Tablet computers: If you think you’d like a tablet to do more than provide a drawing surface, then consider a multi-purpose tablet like an iPad or an Amazon Fire HD Kids tablet. While these aren’t specialist drawing tools, in many cases they can still take advantage of art apps and stylus technology for a smooth drawing experience, and then when the artist is done creating, they can pop on some Netflix. Most tablets allow you to set parental controls to make sure that your child isn’t viewing any inappropriate content.
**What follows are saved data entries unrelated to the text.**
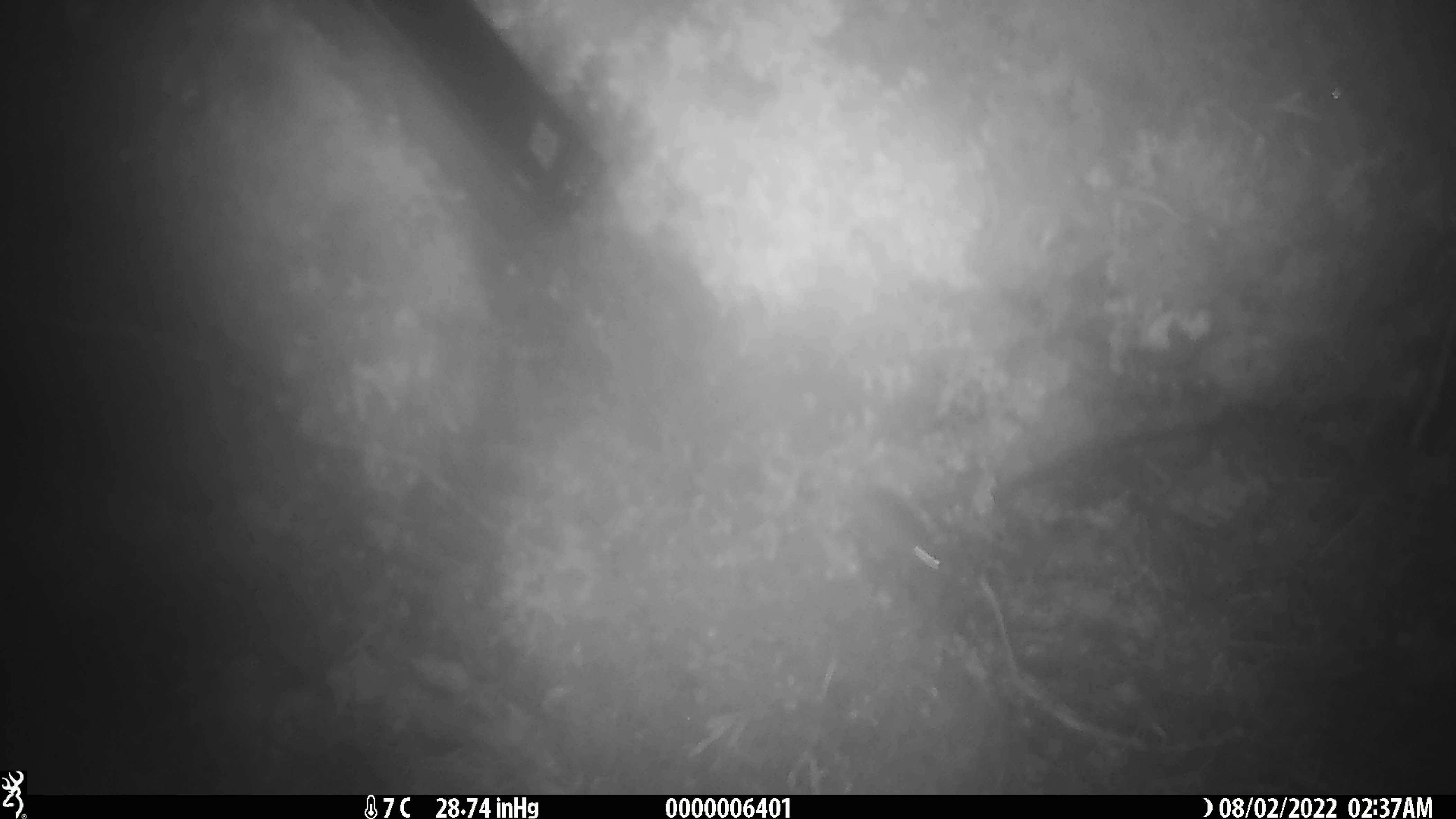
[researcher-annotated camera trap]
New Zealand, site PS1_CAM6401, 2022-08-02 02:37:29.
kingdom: Animalia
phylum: Chordata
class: Mammalia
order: Rodentia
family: Muridae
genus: Mus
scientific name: Mus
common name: mouse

- Also read: The best iPad deals
How to choose the right drawing tablet for kids
There are plenty of different types of best drawing tablets for kids. These tablets tend to offer touchscreen surfaces that make them intuitive to use, while some will be capable of interfacing with your kid's other Windows/Mac/Android devices, either remotely or via a physical connection like USB, which will allow them to safely store their creations. Bear in mind that there are a few different types of drawing tablets for kids:
Pen display tablets feature a built-in touchscreen monitor with a pressure-sensitive surface that you draw on with a stylus. The screen shows the pen and brushstrokes as the child draws, which makes it much easier for them to use. They are more expensive than graphics tablets, and usually need to be connected to a PC.
Graphics tablets plug into computers and enable kids to draw and paint naturally. They are usually a bit cheaper than tablet PC devices. The drawback is that they often don't display what's being drawn, which is instead shown on an external screen, such as the monitor of the PC it is plugged into. This can make using them a bit tricky for kids at first.
Tablet computers, such as the iPad, come with bright and vibrant touchscreens that work well with styluses. The benefits of these include being able to display the art as it's being drawn. They can also run a number of other apps and games as well, which makes them a more versatile purchase. They are also often quite a bit more expensive than pen and digital drawing tablets.